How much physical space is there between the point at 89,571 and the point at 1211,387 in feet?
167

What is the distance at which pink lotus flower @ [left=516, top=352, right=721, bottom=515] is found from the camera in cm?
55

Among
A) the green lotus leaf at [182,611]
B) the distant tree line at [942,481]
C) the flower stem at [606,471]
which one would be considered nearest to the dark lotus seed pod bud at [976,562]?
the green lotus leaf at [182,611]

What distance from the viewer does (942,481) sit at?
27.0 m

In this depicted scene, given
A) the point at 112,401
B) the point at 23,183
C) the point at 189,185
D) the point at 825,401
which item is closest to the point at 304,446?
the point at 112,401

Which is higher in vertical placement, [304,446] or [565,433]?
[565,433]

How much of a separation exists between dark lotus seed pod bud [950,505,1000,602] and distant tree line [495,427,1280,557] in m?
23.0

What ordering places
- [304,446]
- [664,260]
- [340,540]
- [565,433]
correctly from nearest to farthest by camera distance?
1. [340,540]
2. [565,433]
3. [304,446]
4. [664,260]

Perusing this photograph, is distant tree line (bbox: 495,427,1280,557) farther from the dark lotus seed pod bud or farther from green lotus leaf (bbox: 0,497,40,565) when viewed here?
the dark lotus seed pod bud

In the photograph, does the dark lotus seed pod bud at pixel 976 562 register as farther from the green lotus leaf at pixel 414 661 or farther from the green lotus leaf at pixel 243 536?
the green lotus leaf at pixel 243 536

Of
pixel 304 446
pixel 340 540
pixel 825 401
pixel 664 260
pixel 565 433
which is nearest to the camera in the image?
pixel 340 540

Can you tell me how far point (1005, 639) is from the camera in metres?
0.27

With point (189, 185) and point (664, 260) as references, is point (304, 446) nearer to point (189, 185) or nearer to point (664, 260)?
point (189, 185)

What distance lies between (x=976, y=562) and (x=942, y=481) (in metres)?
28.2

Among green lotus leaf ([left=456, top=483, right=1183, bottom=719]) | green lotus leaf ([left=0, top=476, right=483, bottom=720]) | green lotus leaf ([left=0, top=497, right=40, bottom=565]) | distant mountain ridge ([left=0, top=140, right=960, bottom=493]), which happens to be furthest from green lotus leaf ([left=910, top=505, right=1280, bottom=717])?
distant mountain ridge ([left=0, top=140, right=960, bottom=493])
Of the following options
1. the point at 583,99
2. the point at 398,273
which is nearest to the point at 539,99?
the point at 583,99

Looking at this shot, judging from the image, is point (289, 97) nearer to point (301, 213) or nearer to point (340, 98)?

## GIVEN REQUEST:
Transcribe all of the material exactly. Omit nothing.

## ANSWER TO THIS TASK:
How much physical space is there between the point at 89,571 and the point at 1211,387 in feet?
167

What is the distance at which pink lotus flower @ [left=516, top=352, right=721, bottom=515] is found from the camera in cm?
55

Among
A) the green lotus leaf at [182,611]
B) the distant tree line at [942,481]
C) the flower stem at [606,471]
which one would be considered nearest to the dark lotus seed pod bud at [976,562]?
the green lotus leaf at [182,611]

What distance from the viewer does (942,481) sit at?
27.0 m

In this depicted scene, given
A) the point at 112,401
B) the point at 23,183
C) the point at 189,185
D) the point at 825,401
which item is closest to the point at 304,446?
the point at 112,401

Which is higher in vertical placement, [304,446] or [565,433]?
[565,433]

How much of a separation exists between dark lotus seed pod bud [950,505,1000,602] and distant tree line [495,427,1280,557] in m?
23.0

What ordering places
- [304,446]
- [664,260]
- [340,540]
- [565,433]
correctly from nearest to farthest by camera distance?
1. [340,540]
2. [565,433]
3. [304,446]
4. [664,260]

Perusing this photograph, is distant tree line (bbox: 495,427,1280,557) farther from the dark lotus seed pod bud or farther from green lotus leaf (bbox: 0,497,40,565) when viewed here?
the dark lotus seed pod bud

In the photograph, does the dark lotus seed pod bud at pixel 976 562 register as farther from the green lotus leaf at pixel 414 661 or farther from the green lotus leaf at pixel 243 536?
the green lotus leaf at pixel 243 536

Of
pixel 304 446
pixel 340 540
pixel 825 401
pixel 664 260
pixel 565 433
which is nearest to the camera in the image?
pixel 340 540

Can you tell me how far point (1005, 639) is from the camera in metres?
0.27

With point (189, 185) and point (664, 260) as references, is point (304, 446) nearer to point (189, 185) or nearer to point (664, 260)?
point (189, 185)

What distance lies between (x=976, y=562) and (x=942, y=481) (in metres)?
28.2

Among green lotus leaf ([left=456, top=483, right=1183, bottom=719]) | green lotus leaf ([left=0, top=476, right=483, bottom=720]) | green lotus leaf ([left=0, top=497, right=40, bottom=565]) | distant mountain ridge ([left=0, top=140, right=960, bottom=493]), which happens to be furthest from green lotus leaf ([left=910, top=505, right=1280, bottom=717])?
distant mountain ridge ([left=0, top=140, right=960, bottom=493])
Of the following options
1. the point at 583,99
2. the point at 398,273
which is nearest to the point at 539,99?
the point at 583,99

Looking at this shot, judging from the image, is point (289, 97) nearer to point (301, 213) or nearer to point (340, 98)?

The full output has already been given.